**INSTRUCTION**
Rewrite all of the rows below with every instance of "separation" changed to "gap" and everything else kept the same. Omit the pictures from your answer.

(Scene question records)
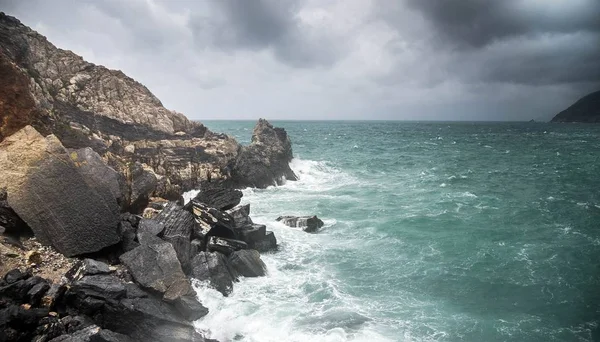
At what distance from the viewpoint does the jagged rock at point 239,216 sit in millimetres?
28950

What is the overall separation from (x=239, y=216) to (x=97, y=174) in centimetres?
1152

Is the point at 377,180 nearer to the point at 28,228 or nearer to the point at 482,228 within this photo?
the point at 482,228

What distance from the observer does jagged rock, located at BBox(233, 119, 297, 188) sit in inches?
2055

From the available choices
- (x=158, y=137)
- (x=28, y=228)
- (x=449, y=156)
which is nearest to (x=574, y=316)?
(x=28, y=228)

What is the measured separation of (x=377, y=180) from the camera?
61.2 m

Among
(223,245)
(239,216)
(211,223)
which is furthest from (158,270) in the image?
(239,216)

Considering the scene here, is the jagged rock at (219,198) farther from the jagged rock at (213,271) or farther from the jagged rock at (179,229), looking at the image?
the jagged rock at (213,271)

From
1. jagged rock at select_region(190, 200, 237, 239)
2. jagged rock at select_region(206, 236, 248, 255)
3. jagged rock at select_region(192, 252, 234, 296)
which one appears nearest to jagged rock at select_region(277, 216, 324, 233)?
jagged rock at select_region(190, 200, 237, 239)

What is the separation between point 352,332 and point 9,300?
610 inches

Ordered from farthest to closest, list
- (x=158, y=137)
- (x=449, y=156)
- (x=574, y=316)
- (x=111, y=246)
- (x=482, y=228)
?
(x=449, y=156)
(x=158, y=137)
(x=482, y=228)
(x=574, y=316)
(x=111, y=246)

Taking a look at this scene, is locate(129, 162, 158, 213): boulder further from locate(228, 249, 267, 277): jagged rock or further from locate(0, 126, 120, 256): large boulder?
locate(228, 249, 267, 277): jagged rock

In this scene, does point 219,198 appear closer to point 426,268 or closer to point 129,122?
point 426,268

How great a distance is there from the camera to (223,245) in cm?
2531

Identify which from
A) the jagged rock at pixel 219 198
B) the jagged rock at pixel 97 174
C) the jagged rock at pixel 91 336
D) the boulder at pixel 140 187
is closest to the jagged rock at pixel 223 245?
the jagged rock at pixel 219 198
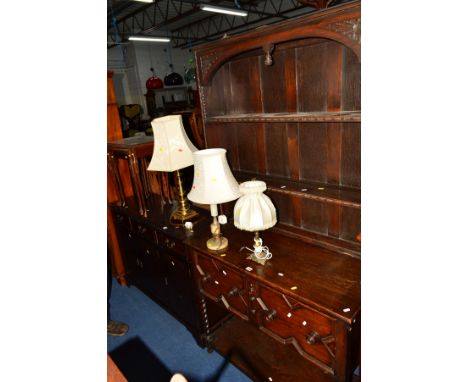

**TASK SOLUTION**
At what distance from the viewpoint does the jagged rock at point 239,216 sit in millimetres?
28950

What is the overall gap from (x=239, y=216) to (x=97, y=174) in centimetres?
1152

Is the point at 377,180 nearer to the point at 28,228 or nearer to the point at 482,228 within this photo?
the point at 482,228

What distance from the observer does jagged rock, located at BBox(233, 119, 297, 188) sit in inches?
2055

From the available choices
- (x=158, y=137)
- (x=28, y=228)
- (x=449, y=156)
which is nearest to (x=574, y=316)?
(x=28, y=228)

What is the measured gap of (x=377, y=180) from the camera?
61.2 m

Among
(223,245)
(239,216)
(211,223)
which is furthest from (158,270) in the image?
(239,216)

Considering the scene here, is the jagged rock at (219,198) farther from the jagged rock at (213,271) or farther from the jagged rock at (179,229), looking at the image?
the jagged rock at (213,271)

From
1. jagged rock at select_region(190, 200, 237, 239)
2. jagged rock at select_region(206, 236, 248, 255)
3. jagged rock at select_region(192, 252, 234, 296)
which one appears nearest to jagged rock at select_region(277, 216, 324, 233)?
jagged rock at select_region(190, 200, 237, 239)

What is the gap between point 352,332 and point 9,300?
610 inches

Ordered from farthest to closest, list
- (x=158, y=137)
- (x=449, y=156)
- (x=574, y=316)
- (x=111, y=246)
- (x=482, y=228)
?
(x=449, y=156)
(x=158, y=137)
(x=482, y=228)
(x=574, y=316)
(x=111, y=246)

Taking a look at this scene, is locate(129, 162, 158, 213): boulder further from locate(228, 249, 267, 277): jagged rock or further from locate(0, 126, 120, 256): large boulder?
locate(228, 249, 267, 277): jagged rock

In this scene, does point 219,198 appear closer to point 426,268 or closer to point 129,122?
point 426,268

How great a distance is there from the camera to (223,245) in cm?
2531

Identify which from
A) the jagged rock at pixel 219 198
B) the jagged rock at pixel 97 174
C) the jagged rock at pixel 91 336
D) the boulder at pixel 140 187
is closest to the jagged rock at pixel 223 245?
the jagged rock at pixel 219 198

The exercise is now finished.